Ab230508

The total protein was extracted by the modified RIPA buffer (P0013B; Beyotime, Shanghai, China), and the concentration was quantitated by the BCA protein assay kit (P0010; Beyotime, Shanghai, China). Then, the total protein was separated by 10% sodium dodecyl sulfate-polyacrylamide gel electrophoresis (SDS-PAGE).

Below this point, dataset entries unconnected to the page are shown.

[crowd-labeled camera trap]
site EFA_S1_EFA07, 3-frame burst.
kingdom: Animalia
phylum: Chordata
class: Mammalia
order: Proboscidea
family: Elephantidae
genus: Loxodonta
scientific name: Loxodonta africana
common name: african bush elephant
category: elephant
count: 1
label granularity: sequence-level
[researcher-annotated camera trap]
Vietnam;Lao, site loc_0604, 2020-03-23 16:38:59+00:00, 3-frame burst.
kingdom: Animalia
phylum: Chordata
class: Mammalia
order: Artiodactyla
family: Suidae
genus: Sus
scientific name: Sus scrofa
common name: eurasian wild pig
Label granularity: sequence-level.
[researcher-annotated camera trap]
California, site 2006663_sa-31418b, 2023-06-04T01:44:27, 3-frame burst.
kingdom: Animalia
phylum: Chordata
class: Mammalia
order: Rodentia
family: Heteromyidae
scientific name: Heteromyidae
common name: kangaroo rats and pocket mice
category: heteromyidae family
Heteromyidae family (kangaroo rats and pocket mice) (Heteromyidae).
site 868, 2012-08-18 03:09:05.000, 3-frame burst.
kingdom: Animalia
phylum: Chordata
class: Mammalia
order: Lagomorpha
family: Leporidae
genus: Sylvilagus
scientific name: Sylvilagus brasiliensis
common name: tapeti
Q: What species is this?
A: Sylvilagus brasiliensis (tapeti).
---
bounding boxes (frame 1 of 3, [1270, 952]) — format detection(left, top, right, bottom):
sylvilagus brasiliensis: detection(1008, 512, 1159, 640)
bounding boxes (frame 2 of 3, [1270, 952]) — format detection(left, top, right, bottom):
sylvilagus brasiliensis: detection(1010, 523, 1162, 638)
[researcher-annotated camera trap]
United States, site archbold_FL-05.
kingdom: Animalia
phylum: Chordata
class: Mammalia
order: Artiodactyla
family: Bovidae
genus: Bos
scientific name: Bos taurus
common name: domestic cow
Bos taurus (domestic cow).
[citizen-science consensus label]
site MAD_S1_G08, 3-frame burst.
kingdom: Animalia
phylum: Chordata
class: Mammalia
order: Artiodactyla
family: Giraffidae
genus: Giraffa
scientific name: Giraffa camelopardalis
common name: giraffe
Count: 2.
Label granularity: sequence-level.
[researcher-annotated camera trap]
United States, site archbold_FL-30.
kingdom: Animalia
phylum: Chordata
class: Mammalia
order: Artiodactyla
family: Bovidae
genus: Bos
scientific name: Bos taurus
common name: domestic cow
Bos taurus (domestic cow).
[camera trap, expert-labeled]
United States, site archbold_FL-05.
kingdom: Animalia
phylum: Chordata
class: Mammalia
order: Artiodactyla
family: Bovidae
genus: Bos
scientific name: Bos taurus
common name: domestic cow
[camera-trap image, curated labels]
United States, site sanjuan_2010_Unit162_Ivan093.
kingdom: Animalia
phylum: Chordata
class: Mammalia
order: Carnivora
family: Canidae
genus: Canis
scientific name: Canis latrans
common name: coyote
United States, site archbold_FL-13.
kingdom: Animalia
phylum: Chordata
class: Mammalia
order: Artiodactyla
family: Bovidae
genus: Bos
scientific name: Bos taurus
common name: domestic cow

Next, the proteins were transferred onto polyvinylidene fluoride (PVDF) membranes, and then the membranes were blocked in 5% skim milk diluted with TBST for 1 h at room temperature and probed with primary antibodies, including MFG-E8 (R&D Systems, AF2805, 1 : 500), BCL2 (Abcam, ab117115, 1 : 500), BAX (Abcam, ab216494, 1 : 500), cleaved caspase-3 (Abcam, ab90437, 1 : 500), GRP-78 (Abcam, ab230508, 1 : 500), XBP-1 (Abcam, ab230508, 1 : 500), ATF-6 (Abcam, ab203119, 1 : 500), ATF-4 (Abcam, ab23760, 1 : 500), CHOP (Abcam, ab23760, 1 : 500), p-PI3K (Abcam, ab125633, 1 : 500), PI3K (Abcam, ab154583, 1 : 500), p-AKT (Abcam, ab18785, 1 : 1000), AKT (Abcam, ab28422, 1 : 500), and β-actin (Abcam, ab209857, 1 : 1000) at 4°C overnight. Then, the membranes were incubated with a secondary rabbit anti-rabbit antibody (1 : 1000) the next day at room temperature for 1 h. The ImageJ software was employed for quantitation of the immunoreactive bands.